- **Task description**
Count the lines in the records below that contain the word "post", and reply with that number alone.

- **Data for this exercise**
----------
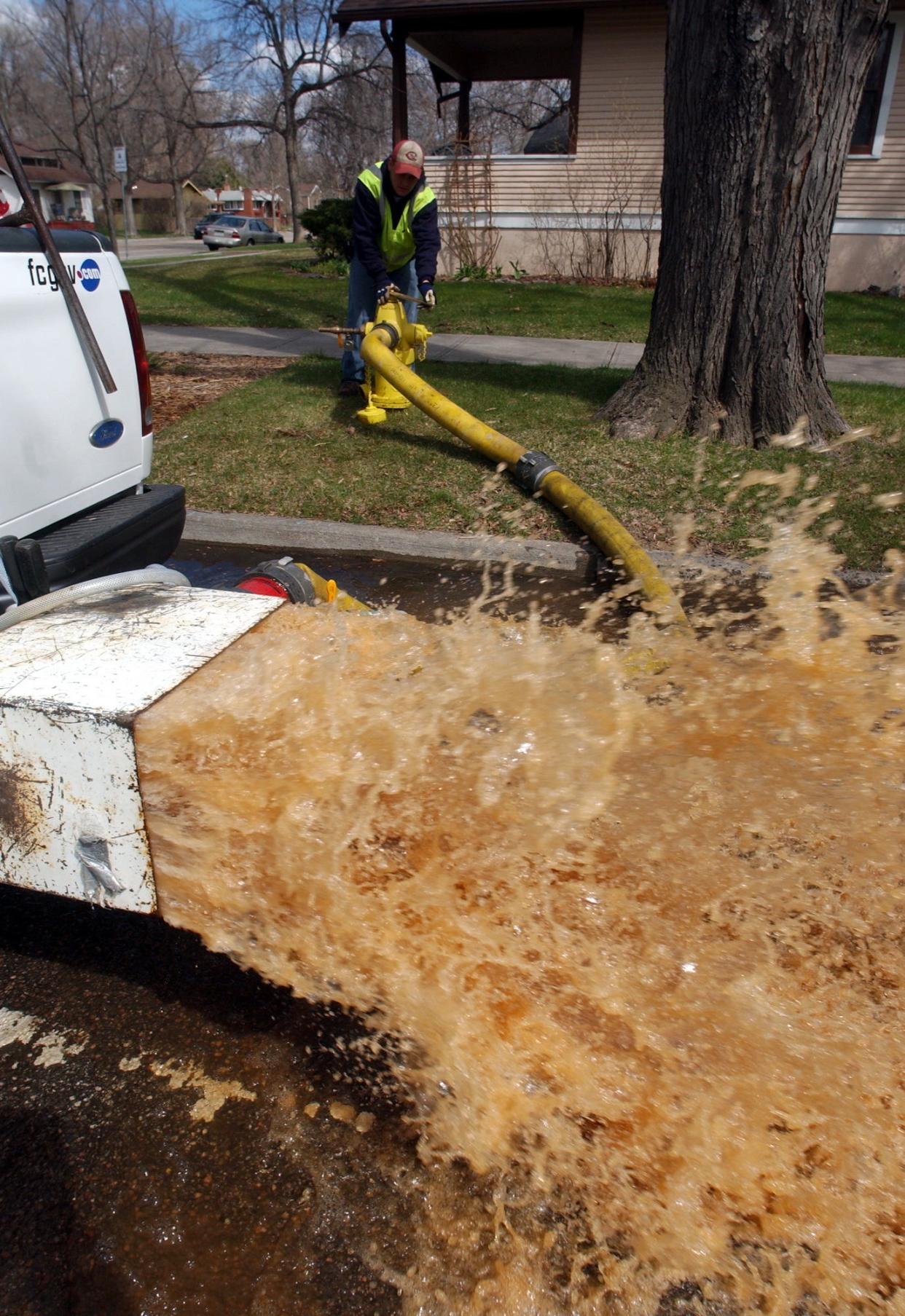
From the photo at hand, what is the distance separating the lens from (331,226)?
----------
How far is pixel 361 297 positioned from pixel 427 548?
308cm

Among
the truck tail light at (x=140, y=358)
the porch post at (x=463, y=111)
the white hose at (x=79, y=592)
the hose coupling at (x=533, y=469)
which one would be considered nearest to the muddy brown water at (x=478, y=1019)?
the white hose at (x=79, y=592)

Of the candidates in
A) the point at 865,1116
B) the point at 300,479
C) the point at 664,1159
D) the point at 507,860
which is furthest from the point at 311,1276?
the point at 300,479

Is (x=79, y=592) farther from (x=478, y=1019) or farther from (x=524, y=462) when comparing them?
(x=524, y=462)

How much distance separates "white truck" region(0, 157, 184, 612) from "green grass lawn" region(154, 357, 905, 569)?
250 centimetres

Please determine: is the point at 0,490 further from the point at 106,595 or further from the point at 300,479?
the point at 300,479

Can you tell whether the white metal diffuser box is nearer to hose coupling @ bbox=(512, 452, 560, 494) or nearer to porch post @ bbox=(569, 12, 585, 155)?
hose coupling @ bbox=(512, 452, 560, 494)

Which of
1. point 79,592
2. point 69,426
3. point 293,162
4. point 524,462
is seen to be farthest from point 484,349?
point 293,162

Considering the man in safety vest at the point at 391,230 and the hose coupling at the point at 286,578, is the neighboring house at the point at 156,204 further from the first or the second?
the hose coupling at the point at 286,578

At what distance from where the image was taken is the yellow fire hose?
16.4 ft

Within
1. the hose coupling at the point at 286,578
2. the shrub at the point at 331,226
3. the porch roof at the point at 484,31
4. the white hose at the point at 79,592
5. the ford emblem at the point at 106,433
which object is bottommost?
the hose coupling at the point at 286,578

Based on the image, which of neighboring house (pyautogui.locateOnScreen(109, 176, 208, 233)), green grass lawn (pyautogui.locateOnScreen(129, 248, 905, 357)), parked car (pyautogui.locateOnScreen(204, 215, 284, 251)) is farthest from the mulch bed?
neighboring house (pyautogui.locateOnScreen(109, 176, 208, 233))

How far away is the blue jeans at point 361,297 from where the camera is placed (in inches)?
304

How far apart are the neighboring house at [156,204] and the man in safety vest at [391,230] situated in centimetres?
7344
----------
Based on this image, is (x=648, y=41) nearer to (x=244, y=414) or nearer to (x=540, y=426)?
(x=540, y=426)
----------
- **Solved problem**
2